- [Document passage]

+++++

Tag Archives: Ithaca

An Odyssey

Once again in Ithaca, I find myself thinking of the classics. Although it’s difficult to believe these days, even rural Americans used to value a classic education. Take upstate New York. Not only is there an Ithaca, but also a Rome, Syracuse, and Homer, among other locations. This speaks of a time when the non-urbanites wanted to be considered sophisticated rather than gun-toting, bigoted rubes who actively hate higher education and all that it stands for. My maternal line of ancestors came from this region, and although they were simple farmers, they still named my grandfather Homer. And his sister was Helen. They knew the Bible, yes, but they may also have know the Iliad.

In a recent, flattering online game, Oxford Dictionaries offered a quiz to help you identify which classical hero you were. This is flattering because most of us aren’t heroes, but instead work-a-day types just trying to survive in a Republican world. I had to confess being pleased to find the result suggested I identified with Odysseus. Odysseus was king of Ithaca, you see, and considered one of the heroes more inclined to use his brain than his brawn (although he could use that too, if push came to shove). Perhaps it felt right to me since my own life feels like an odyssey. And my grandfather was Homer. I was first exposed to classical mythology in fifth grade, and I have loved it ever since. Besides, I’m more of an upstate mentality than a downtown one. The thing about an odyssey is that you’re not always in control of where you end up.

Sitting here in Ithaca I wonder how Americans came to despise the notion of classical education. The standard of living is higher in college towns like this. People treat each other well and there’s a strong sense of community spirit. On the way here yesterday we had to drive through rural New Jersey. We stopped in the decidedly non-classically named Buttzville for gas. The car in front of us had “Blue Lives Matter” and pro-Trump bumper stickers all over it. Yet the guy who limped out and made his way into the vehicle looked like he had probably benefitted from government largesse over the years. Proud of a president who brags about not reading. Who wants to bomb a country he can’t find on a map just because it’s different. I think to myself, I’m glad I’m on my odyssey to Ithaca.

Making Lovecraft

Perhaps it’s all just coincidence, but once in a while a number of unexpected things come together. Since I do a lot of reading this often happens in the context of books. The current case begins with my first noticing Matt Ruff’s Lovecraft Country. I saw a review online, and since I enjoy contemporary novels that build on the worlds created by H. P., I added it to my reading list. The first coincidental aspect of it was that I found in Buffalo Street Books in Ithaca. Like most independent bookstores, it’s not huge, so the selection of books that cater to my odd tastes is always adventitious. I found it on the staff recommendation shelf and recalled that it was on my reading list. A second coincidence came in finding Neal Stephenson’s name under a cover blurb. My brother-in-law’s name is enough to get a book onto the bestseller’s lists, but I had no idea this kind of book would be to his tastes as well.

+++++

- [Given request A] In the blog post, what was the name of the grandfather's sister?
- [Given request B] Please rewrite the stretch of the blog post from "Sitting here in" through "odyssey to Ithaca.", changing "gas" to "fuel".

+++++

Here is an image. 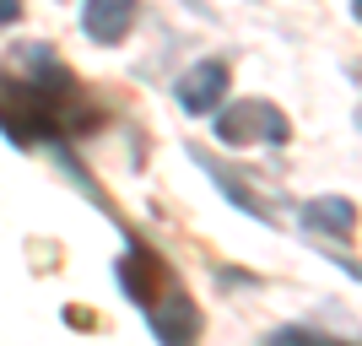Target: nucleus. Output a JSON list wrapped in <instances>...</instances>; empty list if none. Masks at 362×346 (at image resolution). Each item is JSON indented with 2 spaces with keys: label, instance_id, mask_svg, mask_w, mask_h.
<instances>
[{
  "label": "nucleus",
  "instance_id": "f257e3e1",
  "mask_svg": "<svg viewBox=\"0 0 362 346\" xmlns=\"http://www.w3.org/2000/svg\"><path fill=\"white\" fill-rule=\"evenodd\" d=\"M292 136L287 114L276 103H265V98H243L238 108H227L222 120H216V141L222 146H281V141Z\"/></svg>",
  "mask_w": 362,
  "mask_h": 346
},
{
  "label": "nucleus",
  "instance_id": "f03ea898",
  "mask_svg": "<svg viewBox=\"0 0 362 346\" xmlns=\"http://www.w3.org/2000/svg\"><path fill=\"white\" fill-rule=\"evenodd\" d=\"M114 276H119V287H124V298L130 303H141V308H151V303L163 298V292H173V271L163 265V255L157 249H146V243H130L119 255V265H114Z\"/></svg>",
  "mask_w": 362,
  "mask_h": 346
},
{
  "label": "nucleus",
  "instance_id": "7ed1b4c3",
  "mask_svg": "<svg viewBox=\"0 0 362 346\" xmlns=\"http://www.w3.org/2000/svg\"><path fill=\"white\" fill-rule=\"evenodd\" d=\"M146 325H151V335H157L163 346H195L200 341V308L184 298L179 287L163 292V298L146 308Z\"/></svg>",
  "mask_w": 362,
  "mask_h": 346
},
{
  "label": "nucleus",
  "instance_id": "20e7f679",
  "mask_svg": "<svg viewBox=\"0 0 362 346\" xmlns=\"http://www.w3.org/2000/svg\"><path fill=\"white\" fill-rule=\"evenodd\" d=\"M227 81H233L227 60H200V65H189V71L179 76L173 98H179L184 114H211V108L227 98Z\"/></svg>",
  "mask_w": 362,
  "mask_h": 346
},
{
  "label": "nucleus",
  "instance_id": "39448f33",
  "mask_svg": "<svg viewBox=\"0 0 362 346\" xmlns=\"http://www.w3.org/2000/svg\"><path fill=\"white\" fill-rule=\"evenodd\" d=\"M141 16V0H87L81 6V33L92 44H124Z\"/></svg>",
  "mask_w": 362,
  "mask_h": 346
},
{
  "label": "nucleus",
  "instance_id": "423d86ee",
  "mask_svg": "<svg viewBox=\"0 0 362 346\" xmlns=\"http://www.w3.org/2000/svg\"><path fill=\"white\" fill-rule=\"evenodd\" d=\"M303 227L308 233H330V238H351L357 233V206L346 195H319L303 206Z\"/></svg>",
  "mask_w": 362,
  "mask_h": 346
},
{
  "label": "nucleus",
  "instance_id": "0eeeda50",
  "mask_svg": "<svg viewBox=\"0 0 362 346\" xmlns=\"http://www.w3.org/2000/svg\"><path fill=\"white\" fill-rule=\"evenodd\" d=\"M265 346H346V341L319 335V330H308V325H287V330H271V335H265Z\"/></svg>",
  "mask_w": 362,
  "mask_h": 346
},
{
  "label": "nucleus",
  "instance_id": "6e6552de",
  "mask_svg": "<svg viewBox=\"0 0 362 346\" xmlns=\"http://www.w3.org/2000/svg\"><path fill=\"white\" fill-rule=\"evenodd\" d=\"M16 16H22V0H0V28H11Z\"/></svg>",
  "mask_w": 362,
  "mask_h": 346
},
{
  "label": "nucleus",
  "instance_id": "1a4fd4ad",
  "mask_svg": "<svg viewBox=\"0 0 362 346\" xmlns=\"http://www.w3.org/2000/svg\"><path fill=\"white\" fill-rule=\"evenodd\" d=\"M351 16H357V22H362V0H351Z\"/></svg>",
  "mask_w": 362,
  "mask_h": 346
},
{
  "label": "nucleus",
  "instance_id": "9d476101",
  "mask_svg": "<svg viewBox=\"0 0 362 346\" xmlns=\"http://www.w3.org/2000/svg\"><path fill=\"white\" fill-rule=\"evenodd\" d=\"M357 120H362V114H357Z\"/></svg>",
  "mask_w": 362,
  "mask_h": 346
}]
</instances>
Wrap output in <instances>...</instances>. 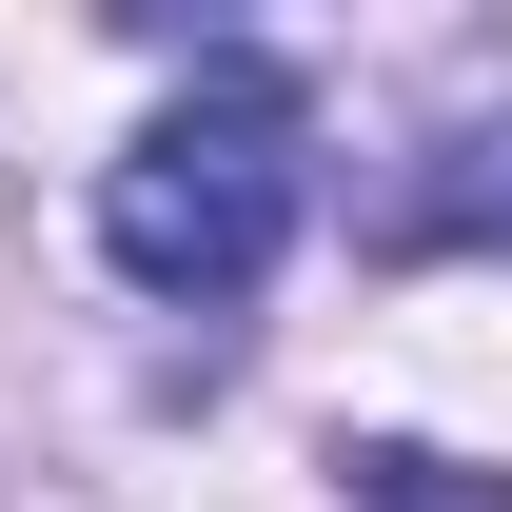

+++++

- [Full response A] Helen

- [Full response B]
Sitting here in Ithaca I wonder how Americans came to despise the notion of classical education. The standard of living is higher in college towns like this. People treat each other well and there’s a strong sense of community spirit. On the way here yesterday we had to drive through rural New Jersey. We stopped in the decidedly non-classically named Buttzville for fuel. The car in front of us had “Blue Lives Matter” and pro-Trump bumper stickers all over it. Yet the guy who limped out and made his way into the vehicle looked like he had probably benefitted from government largesse over the years. Proud of a president who brags about not reading. Who wants to bomb a country he can’t find on a map just because it’s different. I think to myself, I’m glad I’m on my odyssey to Ithaca.